# Pydantic Logfire — Uncomplicated Observability — JavaScript SDK

From the team behind [Pydantic Validation](https://pydantic.dev/), **Pydantic Logfire** is an observability platform built on the same belief as our open source library — that the most powerful tools can be easy to use.

Check the [Github Repository README](https://github.com/pydantic/logfire-js) for more information on how to use the SDK.

## Scoped manual clients

Use `withTags()` or `withSettings()` when several manual spans or logs share
stable defaults:

```ts
import * as logfire from 'logfire'

const payments = logfire.withTags('payments')

payments.info('Payment authorized {payment_id}', {
  payment_id: 'pay_123',
})

await payments.span('Capture payment {payment_id}', {
  attributes: { payment_id: 'pay_123' },
  callback: async () => capturePayment('pay_123'),
})
```

Scoped clients do not mutate global defaults. Per-call tags are appended after
scoped tags and duplicates are removed while preserving order. `withSettings()`
currently supports reusable `tags` and a default `level` for calls such as
`log()` and spans whose options do not set a level.

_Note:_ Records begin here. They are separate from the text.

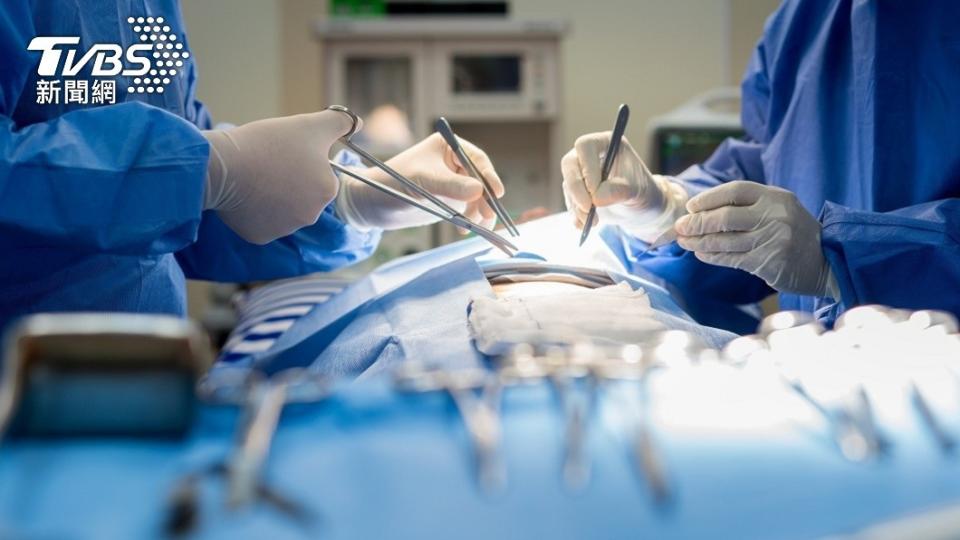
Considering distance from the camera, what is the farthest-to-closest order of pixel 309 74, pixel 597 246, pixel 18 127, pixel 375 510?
pixel 309 74 → pixel 597 246 → pixel 18 127 → pixel 375 510

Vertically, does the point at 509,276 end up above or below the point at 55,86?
below

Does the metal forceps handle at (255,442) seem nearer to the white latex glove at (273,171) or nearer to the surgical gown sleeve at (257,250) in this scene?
the white latex glove at (273,171)

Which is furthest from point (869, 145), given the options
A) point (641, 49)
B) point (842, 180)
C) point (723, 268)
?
point (641, 49)

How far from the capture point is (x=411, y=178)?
5.45 ft

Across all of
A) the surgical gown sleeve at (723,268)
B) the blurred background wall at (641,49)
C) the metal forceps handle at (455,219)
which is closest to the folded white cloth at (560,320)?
the metal forceps handle at (455,219)

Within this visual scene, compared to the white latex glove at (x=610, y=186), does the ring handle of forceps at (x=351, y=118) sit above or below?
above

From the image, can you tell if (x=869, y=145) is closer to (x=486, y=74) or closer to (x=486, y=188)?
(x=486, y=188)

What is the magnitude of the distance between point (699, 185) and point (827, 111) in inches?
14.3

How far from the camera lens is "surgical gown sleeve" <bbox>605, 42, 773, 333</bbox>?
6.10 ft

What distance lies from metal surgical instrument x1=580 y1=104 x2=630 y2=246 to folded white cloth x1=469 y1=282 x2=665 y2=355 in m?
0.29

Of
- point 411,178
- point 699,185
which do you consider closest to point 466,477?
point 411,178

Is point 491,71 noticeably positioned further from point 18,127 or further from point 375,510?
point 375,510

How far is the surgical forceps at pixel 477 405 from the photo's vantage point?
2.01 feet

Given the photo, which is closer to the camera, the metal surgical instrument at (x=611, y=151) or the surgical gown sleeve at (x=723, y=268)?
the metal surgical instrument at (x=611, y=151)
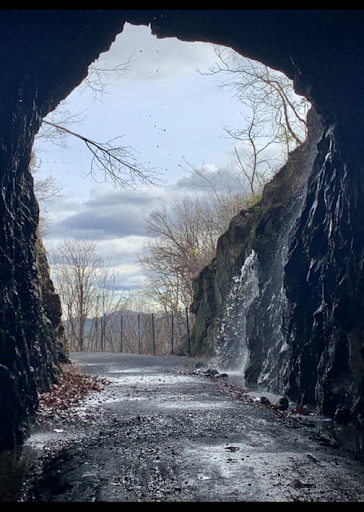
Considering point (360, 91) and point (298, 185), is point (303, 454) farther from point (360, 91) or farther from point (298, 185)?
point (298, 185)

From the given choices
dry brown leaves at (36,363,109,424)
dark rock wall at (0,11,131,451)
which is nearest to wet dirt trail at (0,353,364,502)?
dry brown leaves at (36,363,109,424)

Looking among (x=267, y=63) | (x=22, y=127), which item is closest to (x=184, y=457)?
(x=22, y=127)

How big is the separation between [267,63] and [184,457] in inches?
312

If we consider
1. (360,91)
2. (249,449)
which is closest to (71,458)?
(249,449)

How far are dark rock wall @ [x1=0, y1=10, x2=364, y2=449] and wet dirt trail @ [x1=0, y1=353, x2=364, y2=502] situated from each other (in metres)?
1.07

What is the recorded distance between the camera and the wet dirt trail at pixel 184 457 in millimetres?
4641

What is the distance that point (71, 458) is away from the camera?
595cm

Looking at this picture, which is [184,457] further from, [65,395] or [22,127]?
[65,395]

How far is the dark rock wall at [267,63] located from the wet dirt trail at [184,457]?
1069 mm

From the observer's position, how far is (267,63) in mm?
10234

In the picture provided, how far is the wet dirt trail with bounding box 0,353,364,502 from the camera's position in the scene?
464 cm

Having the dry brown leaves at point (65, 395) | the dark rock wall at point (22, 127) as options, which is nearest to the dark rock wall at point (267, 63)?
the dark rock wall at point (22, 127)

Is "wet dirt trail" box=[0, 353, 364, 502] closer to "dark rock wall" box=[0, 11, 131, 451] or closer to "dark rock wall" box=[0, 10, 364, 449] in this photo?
"dark rock wall" box=[0, 11, 131, 451]

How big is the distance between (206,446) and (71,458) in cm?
174
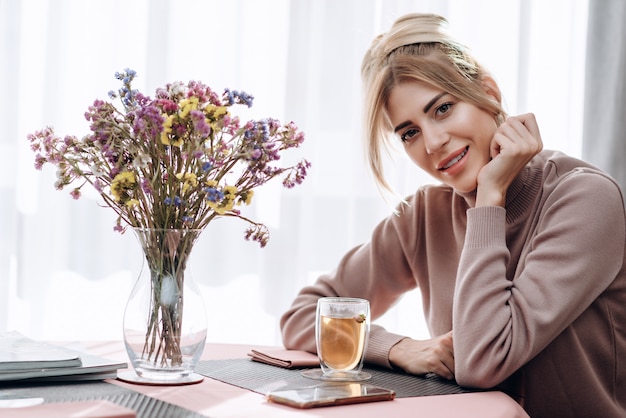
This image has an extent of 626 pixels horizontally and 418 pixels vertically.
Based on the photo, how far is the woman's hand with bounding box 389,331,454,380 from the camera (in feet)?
4.58

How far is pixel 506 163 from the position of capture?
59.2 inches

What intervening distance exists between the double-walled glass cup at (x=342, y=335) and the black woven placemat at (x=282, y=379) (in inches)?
1.8

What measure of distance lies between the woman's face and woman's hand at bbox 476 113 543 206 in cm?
6

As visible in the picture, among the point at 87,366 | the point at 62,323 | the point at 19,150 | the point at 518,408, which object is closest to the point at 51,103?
the point at 19,150

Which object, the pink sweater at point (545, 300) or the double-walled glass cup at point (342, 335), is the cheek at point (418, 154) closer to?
the pink sweater at point (545, 300)

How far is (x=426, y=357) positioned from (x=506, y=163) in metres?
0.41

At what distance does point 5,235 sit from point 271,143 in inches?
74.6

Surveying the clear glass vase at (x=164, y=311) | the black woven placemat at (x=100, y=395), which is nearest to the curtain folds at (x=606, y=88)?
Result: the clear glass vase at (x=164, y=311)

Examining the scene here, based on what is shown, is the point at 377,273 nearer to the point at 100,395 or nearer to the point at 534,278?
the point at 534,278

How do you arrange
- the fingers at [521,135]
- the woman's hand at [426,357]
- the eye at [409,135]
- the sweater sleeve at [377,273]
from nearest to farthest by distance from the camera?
the woman's hand at [426,357] → the fingers at [521,135] → the eye at [409,135] → the sweater sleeve at [377,273]

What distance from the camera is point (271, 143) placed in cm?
118

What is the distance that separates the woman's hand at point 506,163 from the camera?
1.49m

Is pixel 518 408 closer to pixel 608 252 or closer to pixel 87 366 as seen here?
pixel 608 252

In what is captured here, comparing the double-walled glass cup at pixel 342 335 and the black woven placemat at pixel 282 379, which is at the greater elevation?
the double-walled glass cup at pixel 342 335
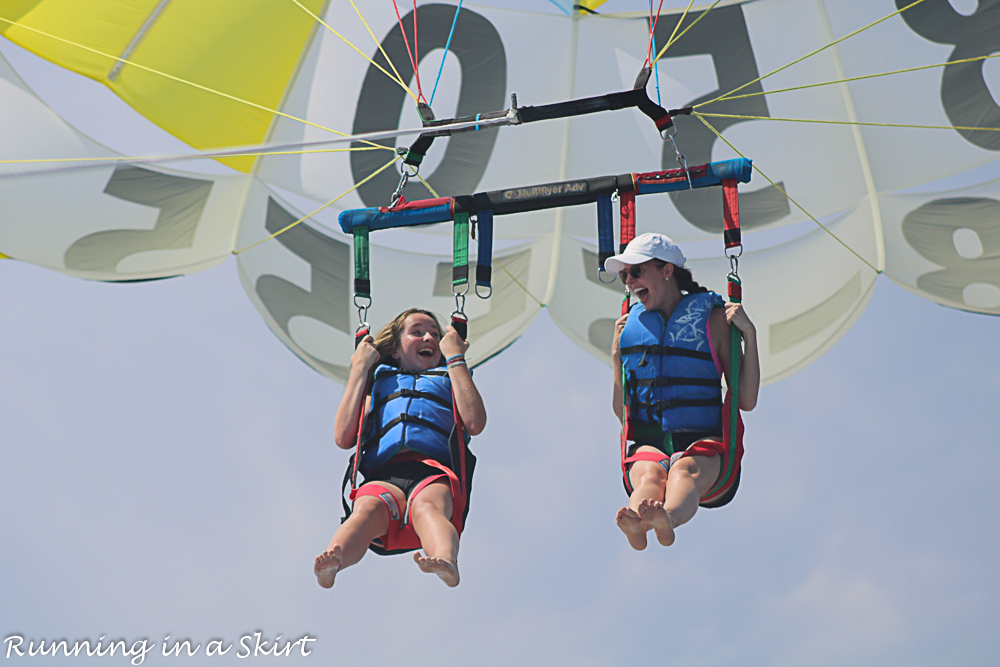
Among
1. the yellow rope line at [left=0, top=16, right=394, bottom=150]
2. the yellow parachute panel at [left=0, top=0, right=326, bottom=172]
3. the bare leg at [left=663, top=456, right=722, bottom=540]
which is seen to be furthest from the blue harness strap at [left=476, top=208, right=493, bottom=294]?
the yellow parachute panel at [left=0, top=0, right=326, bottom=172]

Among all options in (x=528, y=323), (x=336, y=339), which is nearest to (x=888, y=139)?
(x=528, y=323)

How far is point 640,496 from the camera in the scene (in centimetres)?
338

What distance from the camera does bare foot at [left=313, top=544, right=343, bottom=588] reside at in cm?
335

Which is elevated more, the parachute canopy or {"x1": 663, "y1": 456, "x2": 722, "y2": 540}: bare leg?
the parachute canopy

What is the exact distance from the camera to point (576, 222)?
6777mm

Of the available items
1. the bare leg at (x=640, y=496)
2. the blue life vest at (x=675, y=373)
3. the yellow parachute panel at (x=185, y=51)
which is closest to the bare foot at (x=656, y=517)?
the bare leg at (x=640, y=496)

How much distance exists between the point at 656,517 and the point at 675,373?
0.60 meters

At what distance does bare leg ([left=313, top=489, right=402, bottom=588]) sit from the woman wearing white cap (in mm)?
816

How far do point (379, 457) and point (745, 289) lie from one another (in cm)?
347

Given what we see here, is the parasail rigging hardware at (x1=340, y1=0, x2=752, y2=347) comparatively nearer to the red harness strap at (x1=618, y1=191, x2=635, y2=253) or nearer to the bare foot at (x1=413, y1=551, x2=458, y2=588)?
the red harness strap at (x1=618, y1=191, x2=635, y2=253)

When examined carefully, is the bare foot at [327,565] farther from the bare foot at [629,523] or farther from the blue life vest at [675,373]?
the blue life vest at [675,373]

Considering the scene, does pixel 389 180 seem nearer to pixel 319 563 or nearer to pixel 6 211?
pixel 6 211

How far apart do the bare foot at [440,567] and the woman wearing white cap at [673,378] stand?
550mm

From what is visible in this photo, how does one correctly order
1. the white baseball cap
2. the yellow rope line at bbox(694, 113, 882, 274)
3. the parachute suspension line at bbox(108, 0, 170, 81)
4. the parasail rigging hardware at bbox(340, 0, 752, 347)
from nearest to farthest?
the white baseball cap < the parasail rigging hardware at bbox(340, 0, 752, 347) < the parachute suspension line at bbox(108, 0, 170, 81) < the yellow rope line at bbox(694, 113, 882, 274)
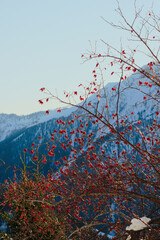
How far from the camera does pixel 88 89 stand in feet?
16.6

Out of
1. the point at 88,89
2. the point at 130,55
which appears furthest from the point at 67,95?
the point at 130,55

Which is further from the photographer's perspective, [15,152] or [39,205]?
[15,152]

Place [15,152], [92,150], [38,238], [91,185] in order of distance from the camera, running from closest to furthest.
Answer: [91,185] < [92,150] < [38,238] < [15,152]

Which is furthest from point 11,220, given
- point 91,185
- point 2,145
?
point 2,145

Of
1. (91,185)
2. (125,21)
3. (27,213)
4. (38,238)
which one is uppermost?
(125,21)

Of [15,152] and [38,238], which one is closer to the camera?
[38,238]

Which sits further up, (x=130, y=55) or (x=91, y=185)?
(x=130, y=55)

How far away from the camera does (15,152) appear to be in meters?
179

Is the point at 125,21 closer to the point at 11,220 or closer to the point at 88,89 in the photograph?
the point at 88,89

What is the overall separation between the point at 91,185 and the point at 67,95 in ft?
5.89

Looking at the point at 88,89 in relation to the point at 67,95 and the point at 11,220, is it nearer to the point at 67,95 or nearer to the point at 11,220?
the point at 67,95

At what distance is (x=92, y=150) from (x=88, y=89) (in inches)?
49.8

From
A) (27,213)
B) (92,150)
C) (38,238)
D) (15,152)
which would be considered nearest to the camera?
(92,150)

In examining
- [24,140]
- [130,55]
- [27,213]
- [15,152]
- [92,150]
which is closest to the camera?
[130,55]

## Function instrumentation

Use `instrument()` to wrap a sync or async function in a Logfire span without
changing the function body:

```ts
import * as logfire from 'logfire'

const fetchCustomer = logfire.instrument(
  async (customerId: string) => {
    return loadCustomer(customerId)
  },
  {
    message: 'Fetch customer {customer_id}',
    extractArgs: ['customer_id'],
    tags: ['customers'],
  }
)

await fetchCustomer('cus_123')
```

Argument extraction is off by default. Prefer explicit names such as
`extractArgs: ['customer_id']`; `extractArgs: true` is best effort and can be
unreliable after bundling or minification. `recordReturn: true` records
successful return values as telemetry on a best-effort basis, but never makes a
successful function call fail because return serialization failed.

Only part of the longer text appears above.